The founder of a community theater had always kept the group’s books. But the theater was growing, along with her responsibilities. So when a volunteer offered to act as bookkeeper, the founder gratefully accepted. Unfortunately, while well-intentioned, the volunteer was sloppy. And although he had for-profit bookkeeping experience, he didn’t understand the nuances of nonprofit bookkeeping. When vendors started complaining about unpaid invoices, the group’s leader knew there was a problem.
Here’s how to prevent this kind of bad bookkeeping from damaging your nonprofit.
Why you need to hire your help
Although volunteers can fill many important roles, some jobs — including bookkeeping — are best handled by paid employees. Your nonprofit’s financial integrity is simply too important to leave to an unpaid, and possibly inexperienced or even potentially devious, bookkeeper. This individual doesn’t have to be full-time. Many smaller nonprofits hire part-time or contract bookkeepers.
Before searching for a bookkeeper, consider what the position will demand. Most nonprofit bookkeepers are tasked with entering income and expense data into an accounting system (which an accountant will then use to create financial reports and prepare tax documents). Depending on the size and nature of your nonprofit, your bookkeeper may also be asked to:
- Track income and expenses by program,
- Pay bills, make bank deposits, and process credit card payments,
- Record accounts payable, accounts receivable and cash receipts,
- Reconcile bank statements,
- Post adjustments to the general ledger,
- Help with year-end financial audits and tax preparation, and
- Send donor acknowledgments, order supplies or engage in other clerical duties.

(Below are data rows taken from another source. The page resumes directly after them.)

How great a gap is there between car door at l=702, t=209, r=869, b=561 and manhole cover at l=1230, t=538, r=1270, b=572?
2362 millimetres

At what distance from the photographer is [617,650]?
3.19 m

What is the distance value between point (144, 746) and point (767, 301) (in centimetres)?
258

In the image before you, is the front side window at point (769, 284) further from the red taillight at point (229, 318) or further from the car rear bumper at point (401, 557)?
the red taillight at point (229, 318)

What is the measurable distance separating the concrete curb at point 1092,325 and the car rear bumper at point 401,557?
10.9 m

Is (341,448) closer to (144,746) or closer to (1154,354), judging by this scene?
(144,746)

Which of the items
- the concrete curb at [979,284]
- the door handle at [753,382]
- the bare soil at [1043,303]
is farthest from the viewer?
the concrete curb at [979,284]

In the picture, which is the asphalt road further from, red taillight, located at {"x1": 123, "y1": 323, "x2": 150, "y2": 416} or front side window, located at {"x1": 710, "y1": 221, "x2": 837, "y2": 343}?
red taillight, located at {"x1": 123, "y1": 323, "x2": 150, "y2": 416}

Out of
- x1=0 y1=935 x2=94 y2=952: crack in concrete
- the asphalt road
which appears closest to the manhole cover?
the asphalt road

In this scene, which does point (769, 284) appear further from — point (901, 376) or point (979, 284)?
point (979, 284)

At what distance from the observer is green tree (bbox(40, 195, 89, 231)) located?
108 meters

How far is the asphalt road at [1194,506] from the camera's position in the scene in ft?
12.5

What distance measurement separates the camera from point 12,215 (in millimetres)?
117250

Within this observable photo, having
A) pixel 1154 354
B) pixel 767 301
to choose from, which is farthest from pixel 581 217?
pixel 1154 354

Although bookkeepers don’t need accounting degrees or a CPA qualification, they should understand accounting terms and principles, be comfortable working with computers and accounting software, be detail-oriented and be able to meet strict deadlines.
Nonprofits are different
An otherwise qualified bookkeeper with only for-profit experience can be a good candidate for your organization. But if you hire such a person, make sure he or she understands that there are differences between for- and nonprofit accounting. Any hire will need to get up to speed quickly on recording such items as pledges, donated goods and services, and restricted donations.

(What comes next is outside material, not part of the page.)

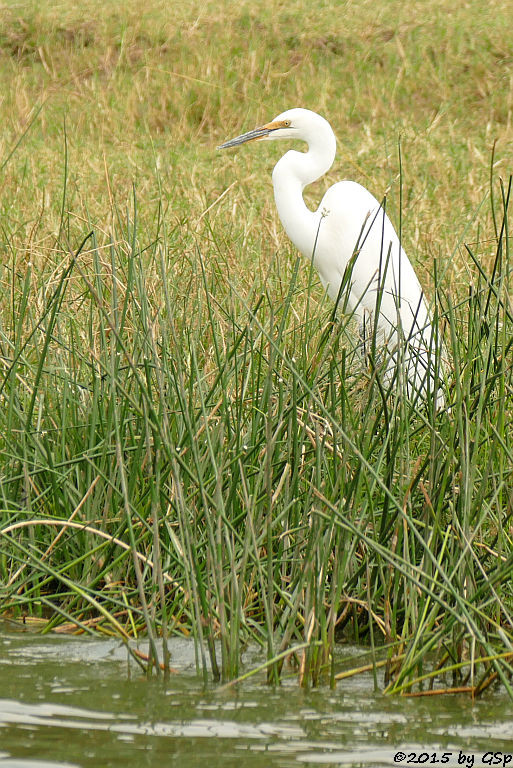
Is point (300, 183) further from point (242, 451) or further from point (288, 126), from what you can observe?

Prospective bookkeepers should also be carefully screened for ethical violations and criminal activity. Many nonprofits are defrauded by bookkeepers who have been given free access to financial records with little staff oversight. Your bookkeeper may be handling cash, depositing checks, entering donors’ credit card numbers and viewing other sensitive information. So you need to conduct thorough background and credit checks — including following up on references — and always provide proper supervision by a trusted manager. Your financial advisor can show you some simple oversight controls.
Right person for the job
You wouldn’t let just anyone manage your personal finances, so don’t let just any volunteer or unqualified staff member keep your nonprofit’s books. The wrong bookkeeper can put your organization in great peril — even lead to its downfall. If you aren’t sure where to begin your search, talk to your financial advisor for ideas.